SET TASK:
Copy out the records word for word, starting with the line that contains "Looking at this captured" and going on through the end of the records. Leave the pictures out of your answer.

INPUT ROWS:

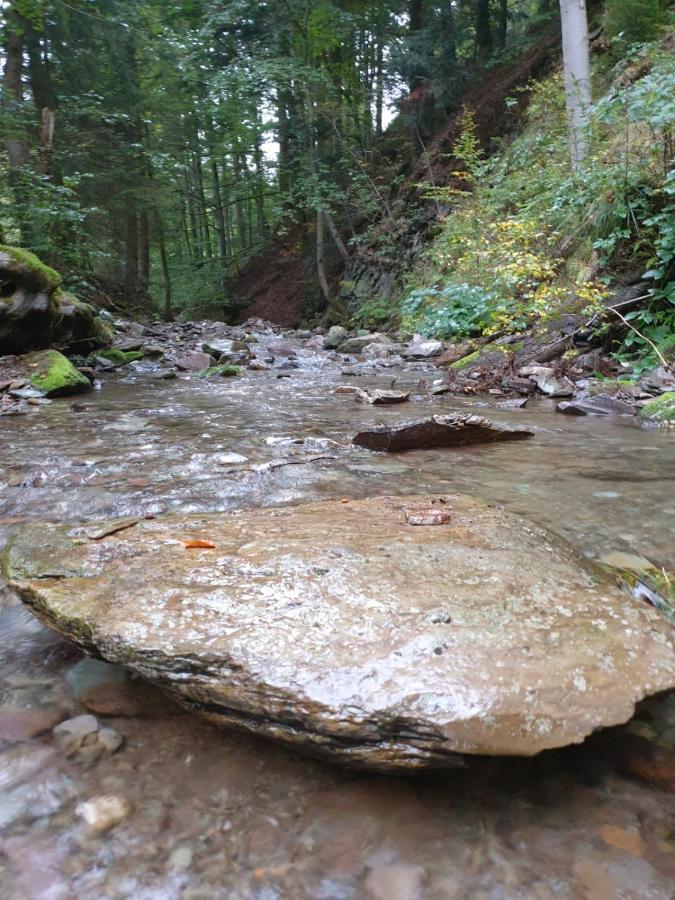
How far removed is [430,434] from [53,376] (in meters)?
4.78

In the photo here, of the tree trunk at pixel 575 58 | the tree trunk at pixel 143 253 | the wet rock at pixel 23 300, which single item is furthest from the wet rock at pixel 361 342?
the tree trunk at pixel 143 253

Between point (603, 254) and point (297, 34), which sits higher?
point (297, 34)

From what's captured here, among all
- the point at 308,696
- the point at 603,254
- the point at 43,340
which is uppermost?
the point at 603,254

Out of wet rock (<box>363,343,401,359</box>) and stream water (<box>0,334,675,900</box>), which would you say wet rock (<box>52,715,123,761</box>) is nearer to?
stream water (<box>0,334,675,900</box>)

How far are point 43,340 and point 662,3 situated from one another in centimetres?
1198

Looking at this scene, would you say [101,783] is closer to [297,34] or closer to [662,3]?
[662,3]

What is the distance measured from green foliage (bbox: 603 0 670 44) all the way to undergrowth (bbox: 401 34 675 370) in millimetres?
688

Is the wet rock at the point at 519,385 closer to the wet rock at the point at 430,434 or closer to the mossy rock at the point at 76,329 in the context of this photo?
the wet rock at the point at 430,434

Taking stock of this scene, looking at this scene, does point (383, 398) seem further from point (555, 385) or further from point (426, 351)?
point (426, 351)

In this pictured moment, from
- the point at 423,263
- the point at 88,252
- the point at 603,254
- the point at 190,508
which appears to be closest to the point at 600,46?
the point at 423,263

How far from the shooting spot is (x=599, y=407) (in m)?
4.95

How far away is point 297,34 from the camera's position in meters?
16.9

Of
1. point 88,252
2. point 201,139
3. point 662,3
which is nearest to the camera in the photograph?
point 662,3

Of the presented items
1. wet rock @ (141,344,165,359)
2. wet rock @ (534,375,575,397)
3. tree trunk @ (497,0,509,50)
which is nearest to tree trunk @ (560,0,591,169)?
wet rock @ (534,375,575,397)
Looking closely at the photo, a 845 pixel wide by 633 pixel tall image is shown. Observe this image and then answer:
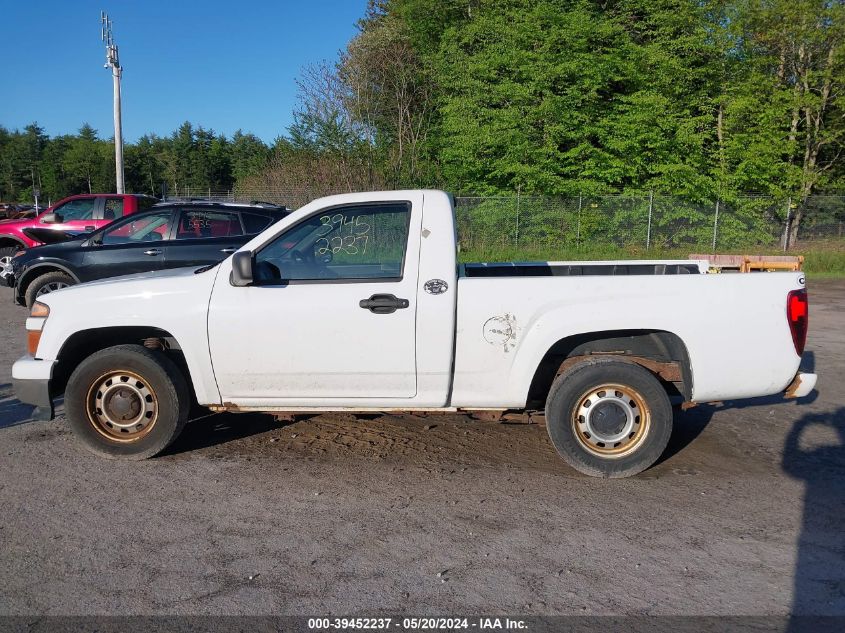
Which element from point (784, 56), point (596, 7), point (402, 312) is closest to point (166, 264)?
point (402, 312)

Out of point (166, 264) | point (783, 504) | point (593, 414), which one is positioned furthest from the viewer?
point (166, 264)

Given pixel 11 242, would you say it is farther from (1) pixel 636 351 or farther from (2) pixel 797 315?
(2) pixel 797 315

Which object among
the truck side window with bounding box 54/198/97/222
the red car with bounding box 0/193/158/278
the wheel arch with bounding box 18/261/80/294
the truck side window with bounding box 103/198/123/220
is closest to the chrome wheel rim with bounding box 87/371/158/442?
the wheel arch with bounding box 18/261/80/294

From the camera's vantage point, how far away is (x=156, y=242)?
999cm

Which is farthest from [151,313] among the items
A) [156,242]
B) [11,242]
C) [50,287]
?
[11,242]

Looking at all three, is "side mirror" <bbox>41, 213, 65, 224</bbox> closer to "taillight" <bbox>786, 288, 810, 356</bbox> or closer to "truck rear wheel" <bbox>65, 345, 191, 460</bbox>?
"truck rear wheel" <bbox>65, 345, 191, 460</bbox>

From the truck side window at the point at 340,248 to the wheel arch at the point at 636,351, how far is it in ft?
4.37

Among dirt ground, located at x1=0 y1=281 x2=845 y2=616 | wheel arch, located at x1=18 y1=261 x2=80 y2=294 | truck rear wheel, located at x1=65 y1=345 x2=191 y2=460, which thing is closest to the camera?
dirt ground, located at x1=0 y1=281 x2=845 y2=616

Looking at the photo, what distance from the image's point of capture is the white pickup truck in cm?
468

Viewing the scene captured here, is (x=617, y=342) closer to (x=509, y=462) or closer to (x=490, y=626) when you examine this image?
(x=509, y=462)

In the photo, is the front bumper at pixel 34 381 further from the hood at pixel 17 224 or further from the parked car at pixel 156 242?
the hood at pixel 17 224

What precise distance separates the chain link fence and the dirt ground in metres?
16.2

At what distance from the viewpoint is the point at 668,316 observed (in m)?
4.67

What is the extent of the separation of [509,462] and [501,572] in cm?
162
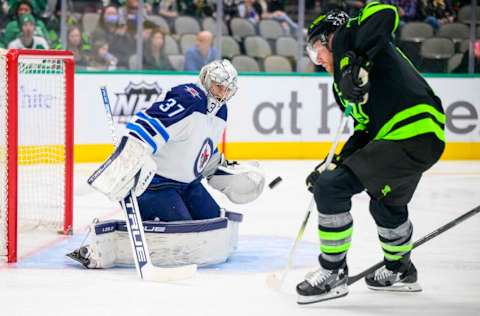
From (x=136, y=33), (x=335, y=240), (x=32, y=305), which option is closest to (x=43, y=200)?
(x=32, y=305)

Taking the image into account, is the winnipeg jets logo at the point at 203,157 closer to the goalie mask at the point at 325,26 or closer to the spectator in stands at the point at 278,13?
the goalie mask at the point at 325,26

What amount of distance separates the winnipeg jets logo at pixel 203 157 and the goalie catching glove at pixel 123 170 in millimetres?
364

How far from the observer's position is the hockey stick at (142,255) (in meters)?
4.03

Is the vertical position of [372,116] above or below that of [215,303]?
above

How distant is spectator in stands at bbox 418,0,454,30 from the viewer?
9.62 metres

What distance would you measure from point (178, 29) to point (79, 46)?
94 cm

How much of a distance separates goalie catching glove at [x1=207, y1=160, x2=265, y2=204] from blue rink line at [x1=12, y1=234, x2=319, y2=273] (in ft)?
0.89

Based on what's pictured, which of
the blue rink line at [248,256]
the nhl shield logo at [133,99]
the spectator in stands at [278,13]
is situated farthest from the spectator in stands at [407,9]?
the blue rink line at [248,256]

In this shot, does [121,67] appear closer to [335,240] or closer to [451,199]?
[451,199]

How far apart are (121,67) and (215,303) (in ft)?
17.4

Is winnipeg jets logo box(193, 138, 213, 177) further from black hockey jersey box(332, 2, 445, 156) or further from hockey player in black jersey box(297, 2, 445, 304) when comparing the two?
black hockey jersey box(332, 2, 445, 156)

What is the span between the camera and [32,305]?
3.56 m

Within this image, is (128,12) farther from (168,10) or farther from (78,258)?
(78,258)

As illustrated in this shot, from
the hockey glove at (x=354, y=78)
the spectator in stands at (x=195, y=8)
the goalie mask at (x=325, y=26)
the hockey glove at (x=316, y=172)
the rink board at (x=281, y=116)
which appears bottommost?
the rink board at (x=281, y=116)
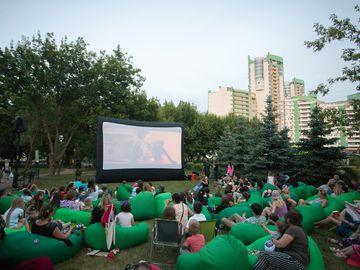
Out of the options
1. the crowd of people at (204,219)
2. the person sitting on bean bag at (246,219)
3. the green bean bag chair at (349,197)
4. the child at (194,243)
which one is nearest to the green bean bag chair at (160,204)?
the crowd of people at (204,219)

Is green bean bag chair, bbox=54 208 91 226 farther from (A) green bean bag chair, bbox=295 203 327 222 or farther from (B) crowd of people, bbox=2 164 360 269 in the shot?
(A) green bean bag chair, bbox=295 203 327 222

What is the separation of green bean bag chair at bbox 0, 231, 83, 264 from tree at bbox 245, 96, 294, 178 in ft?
38.7

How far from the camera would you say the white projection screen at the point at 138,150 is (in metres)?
13.4

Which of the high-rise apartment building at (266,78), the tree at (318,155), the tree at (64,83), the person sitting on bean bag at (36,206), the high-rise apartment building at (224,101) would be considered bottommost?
the person sitting on bean bag at (36,206)

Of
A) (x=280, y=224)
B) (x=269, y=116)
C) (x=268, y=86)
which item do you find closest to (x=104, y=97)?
(x=269, y=116)

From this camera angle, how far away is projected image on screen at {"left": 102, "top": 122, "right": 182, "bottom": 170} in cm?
1350

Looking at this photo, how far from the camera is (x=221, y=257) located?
11.0ft

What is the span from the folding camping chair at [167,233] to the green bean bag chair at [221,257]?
856 mm

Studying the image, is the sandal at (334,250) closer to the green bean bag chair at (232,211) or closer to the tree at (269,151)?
the green bean bag chair at (232,211)

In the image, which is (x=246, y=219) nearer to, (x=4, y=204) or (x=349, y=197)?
(x=349, y=197)

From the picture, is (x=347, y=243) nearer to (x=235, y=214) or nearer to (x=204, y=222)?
(x=235, y=214)

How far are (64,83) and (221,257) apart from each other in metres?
16.5

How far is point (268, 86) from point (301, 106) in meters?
24.9

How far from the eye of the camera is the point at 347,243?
501cm
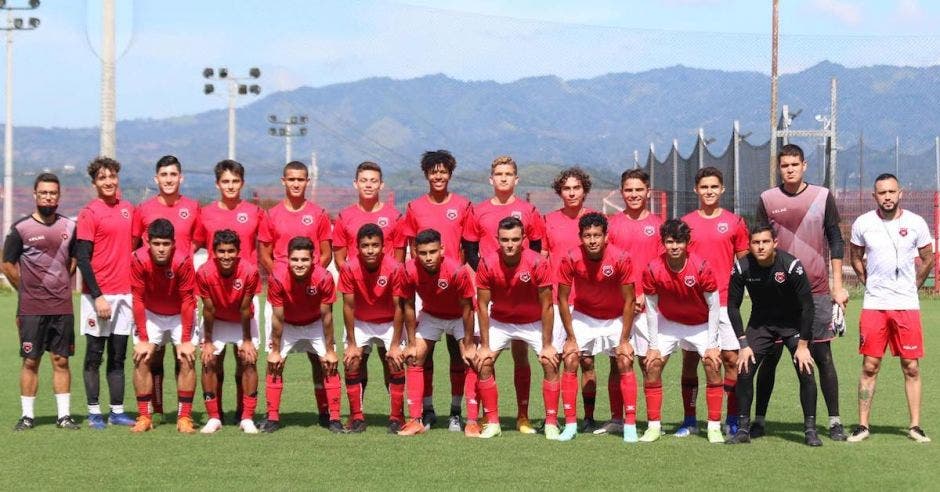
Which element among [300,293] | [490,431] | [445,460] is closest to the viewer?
[445,460]

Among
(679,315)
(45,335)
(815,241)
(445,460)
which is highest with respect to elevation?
(815,241)

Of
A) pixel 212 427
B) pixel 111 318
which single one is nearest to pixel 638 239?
pixel 212 427

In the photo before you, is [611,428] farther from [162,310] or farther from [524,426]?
[162,310]

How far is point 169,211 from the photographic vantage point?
9.05 meters

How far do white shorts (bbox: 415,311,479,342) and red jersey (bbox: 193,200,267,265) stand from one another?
130cm

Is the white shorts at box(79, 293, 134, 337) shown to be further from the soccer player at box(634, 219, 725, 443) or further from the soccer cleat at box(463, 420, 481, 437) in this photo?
the soccer player at box(634, 219, 725, 443)

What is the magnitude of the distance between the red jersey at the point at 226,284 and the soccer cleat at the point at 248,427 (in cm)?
78

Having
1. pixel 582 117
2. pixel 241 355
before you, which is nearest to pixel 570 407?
pixel 241 355

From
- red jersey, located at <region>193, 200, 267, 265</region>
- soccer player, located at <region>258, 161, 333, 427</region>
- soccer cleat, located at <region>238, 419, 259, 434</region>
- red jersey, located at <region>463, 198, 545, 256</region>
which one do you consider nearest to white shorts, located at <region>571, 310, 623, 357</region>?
red jersey, located at <region>463, 198, 545, 256</region>

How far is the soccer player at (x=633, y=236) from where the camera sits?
8.77 m

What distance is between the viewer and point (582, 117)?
199m

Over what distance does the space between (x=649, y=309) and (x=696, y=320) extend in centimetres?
32

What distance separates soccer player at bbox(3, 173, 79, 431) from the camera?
8.88m

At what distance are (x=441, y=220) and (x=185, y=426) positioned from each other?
2306 millimetres
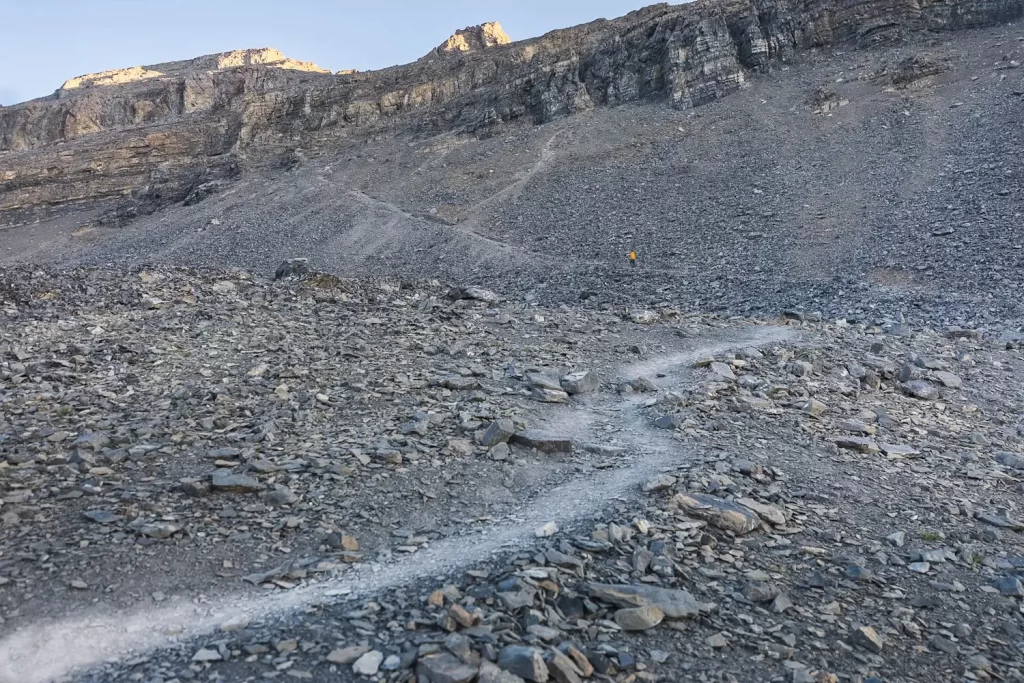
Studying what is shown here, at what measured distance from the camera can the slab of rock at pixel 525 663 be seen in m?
4.06

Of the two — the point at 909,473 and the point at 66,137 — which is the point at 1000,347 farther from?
the point at 66,137

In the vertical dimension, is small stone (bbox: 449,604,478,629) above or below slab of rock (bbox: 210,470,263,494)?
below

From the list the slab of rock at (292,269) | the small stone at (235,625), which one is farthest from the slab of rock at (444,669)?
the slab of rock at (292,269)

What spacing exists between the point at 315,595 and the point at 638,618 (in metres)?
2.14

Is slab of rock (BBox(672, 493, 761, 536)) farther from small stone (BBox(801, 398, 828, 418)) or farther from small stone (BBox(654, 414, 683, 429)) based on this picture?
small stone (BBox(801, 398, 828, 418))

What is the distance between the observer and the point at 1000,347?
13375mm

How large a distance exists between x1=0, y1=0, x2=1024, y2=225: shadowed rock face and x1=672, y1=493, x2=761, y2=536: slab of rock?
35.6 meters

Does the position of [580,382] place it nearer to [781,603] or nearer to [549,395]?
[549,395]

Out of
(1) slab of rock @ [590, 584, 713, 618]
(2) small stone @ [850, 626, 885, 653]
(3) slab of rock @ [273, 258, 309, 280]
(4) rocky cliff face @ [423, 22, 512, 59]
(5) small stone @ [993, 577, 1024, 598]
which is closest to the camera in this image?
(2) small stone @ [850, 626, 885, 653]

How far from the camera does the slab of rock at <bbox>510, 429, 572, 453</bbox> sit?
7957 mm

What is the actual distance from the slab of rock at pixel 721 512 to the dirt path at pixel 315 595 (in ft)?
1.83

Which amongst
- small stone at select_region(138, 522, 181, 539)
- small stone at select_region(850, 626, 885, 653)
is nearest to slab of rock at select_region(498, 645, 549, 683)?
small stone at select_region(850, 626, 885, 653)

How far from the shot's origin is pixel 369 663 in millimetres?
4199

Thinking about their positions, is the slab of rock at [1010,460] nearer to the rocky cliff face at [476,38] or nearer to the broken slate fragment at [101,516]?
the broken slate fragment at [101,516]
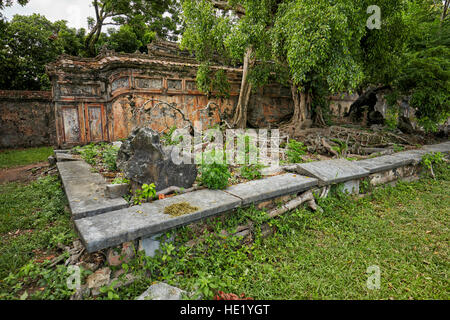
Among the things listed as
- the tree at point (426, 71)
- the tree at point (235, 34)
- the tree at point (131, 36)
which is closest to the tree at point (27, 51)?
the tree at point (131, 36)

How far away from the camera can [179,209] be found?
2459 millimetres

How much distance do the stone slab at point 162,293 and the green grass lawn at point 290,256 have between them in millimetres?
108

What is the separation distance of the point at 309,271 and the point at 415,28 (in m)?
7.85

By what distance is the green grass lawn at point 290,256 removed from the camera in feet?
6.61

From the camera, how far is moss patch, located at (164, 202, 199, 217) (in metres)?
2.38

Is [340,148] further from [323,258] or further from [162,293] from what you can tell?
[162,293]

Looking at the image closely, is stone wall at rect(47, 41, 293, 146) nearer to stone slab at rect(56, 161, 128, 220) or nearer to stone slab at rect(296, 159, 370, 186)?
stone slab at rect(56, 161, 128, 220)

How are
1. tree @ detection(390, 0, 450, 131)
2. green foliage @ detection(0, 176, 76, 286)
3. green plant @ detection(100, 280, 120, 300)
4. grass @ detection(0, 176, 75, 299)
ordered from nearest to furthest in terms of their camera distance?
green plant @ detection(100, 280, 120, 300)
grass @ detection(0, 176, 75, 299)
green foliage @ detection(0, 176, 76, 286)
tree @ detection(390, 0, 450, 131)

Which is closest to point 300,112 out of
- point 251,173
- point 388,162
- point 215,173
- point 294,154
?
point 294,154

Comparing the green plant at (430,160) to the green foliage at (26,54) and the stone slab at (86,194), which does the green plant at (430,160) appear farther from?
the green foliage at (26,54)

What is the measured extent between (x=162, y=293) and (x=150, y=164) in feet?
5.20

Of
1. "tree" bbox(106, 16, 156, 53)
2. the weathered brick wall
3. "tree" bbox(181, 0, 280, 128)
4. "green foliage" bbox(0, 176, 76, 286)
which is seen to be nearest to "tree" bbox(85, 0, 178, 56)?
"tree" bbox(106, 16, 156, 53)

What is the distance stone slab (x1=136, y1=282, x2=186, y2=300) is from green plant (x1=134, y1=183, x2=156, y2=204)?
1.05 metres
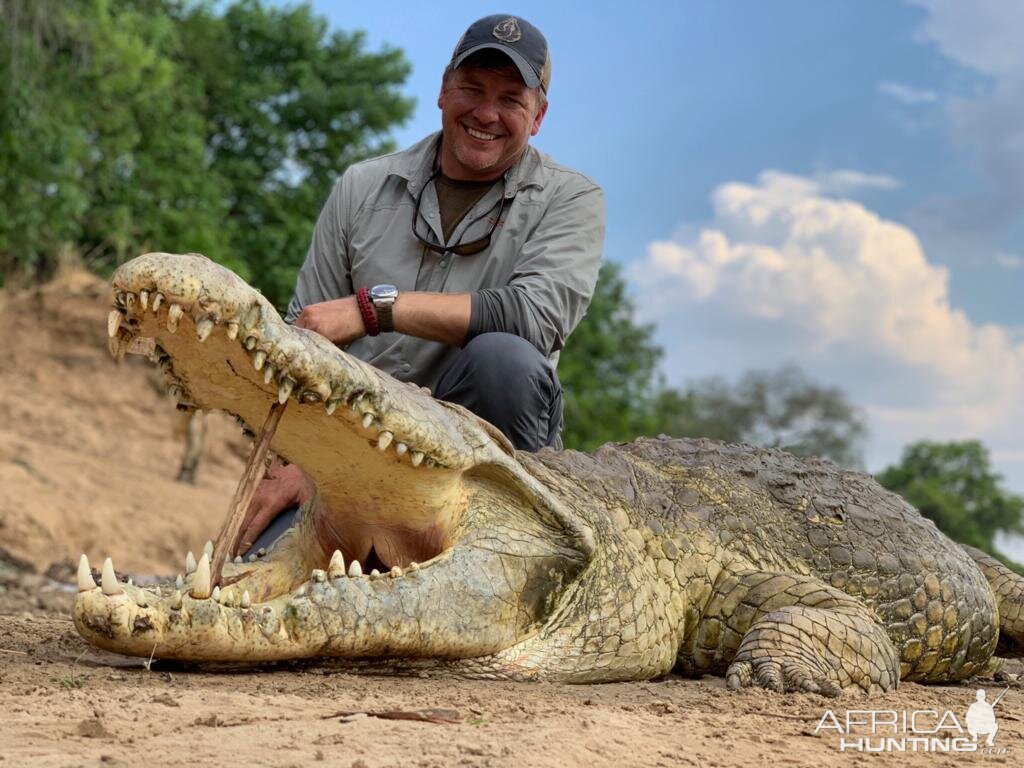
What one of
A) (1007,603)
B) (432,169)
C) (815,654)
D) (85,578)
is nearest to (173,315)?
(85,578)

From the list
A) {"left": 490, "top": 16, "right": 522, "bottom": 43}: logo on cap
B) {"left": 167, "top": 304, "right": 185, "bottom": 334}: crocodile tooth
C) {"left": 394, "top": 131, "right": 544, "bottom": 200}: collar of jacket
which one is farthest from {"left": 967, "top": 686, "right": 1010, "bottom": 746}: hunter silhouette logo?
{"left": 490, "top": 16, "right": 522, "bottom": 43}: logo on cap

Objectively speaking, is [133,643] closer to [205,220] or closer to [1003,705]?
[1003,705]

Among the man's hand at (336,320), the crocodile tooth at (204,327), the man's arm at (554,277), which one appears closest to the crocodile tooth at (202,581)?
the crocodile tooth at (204,327)

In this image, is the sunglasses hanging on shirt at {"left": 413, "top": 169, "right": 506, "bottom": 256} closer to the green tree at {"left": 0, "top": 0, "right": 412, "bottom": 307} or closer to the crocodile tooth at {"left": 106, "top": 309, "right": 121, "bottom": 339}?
the crocodile tooth at {"left": 106, "top": 309, "right": 121, "bottom": 339}

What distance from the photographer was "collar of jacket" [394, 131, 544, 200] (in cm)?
539

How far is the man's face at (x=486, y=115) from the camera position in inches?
205

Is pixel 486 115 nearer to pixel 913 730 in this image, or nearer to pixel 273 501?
pixel 273 501

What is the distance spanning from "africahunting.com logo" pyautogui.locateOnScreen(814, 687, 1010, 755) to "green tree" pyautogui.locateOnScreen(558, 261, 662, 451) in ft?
89.0

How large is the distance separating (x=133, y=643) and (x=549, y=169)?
304cm

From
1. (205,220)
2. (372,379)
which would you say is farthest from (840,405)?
(372,379)

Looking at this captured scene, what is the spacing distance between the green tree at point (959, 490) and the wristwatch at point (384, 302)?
2475 cm

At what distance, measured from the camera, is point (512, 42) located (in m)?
5.11

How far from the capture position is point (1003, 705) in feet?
13.2

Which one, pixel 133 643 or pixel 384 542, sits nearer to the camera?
pixel 133 643
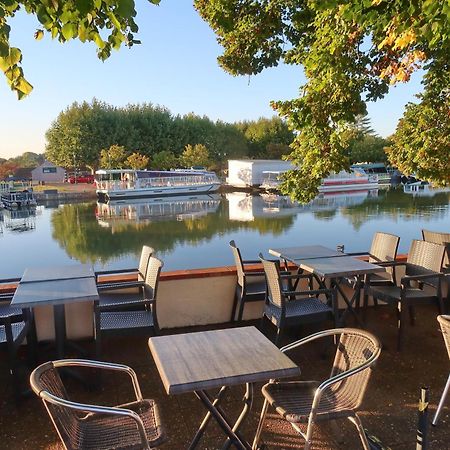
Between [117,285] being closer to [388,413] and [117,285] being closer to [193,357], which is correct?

THE OUTPUT:
Looking at this captured scene, what is the spacing distance between the green tree at point (959, 490) and the wristwatch at point (384, 302)?
2475 cm

At what distance, measured from the camera, is point (512, 42) located (in m)?
5.11

How far from the capture position is point (1003, 705) in feet?
13.2

Which one, pixel 133 643 or pixel 384 542, sits nearer to the camera?
pixel 133 643
Between [117,285] being closer to [388,413] and [117,285] being closer to [193,357], which is correct?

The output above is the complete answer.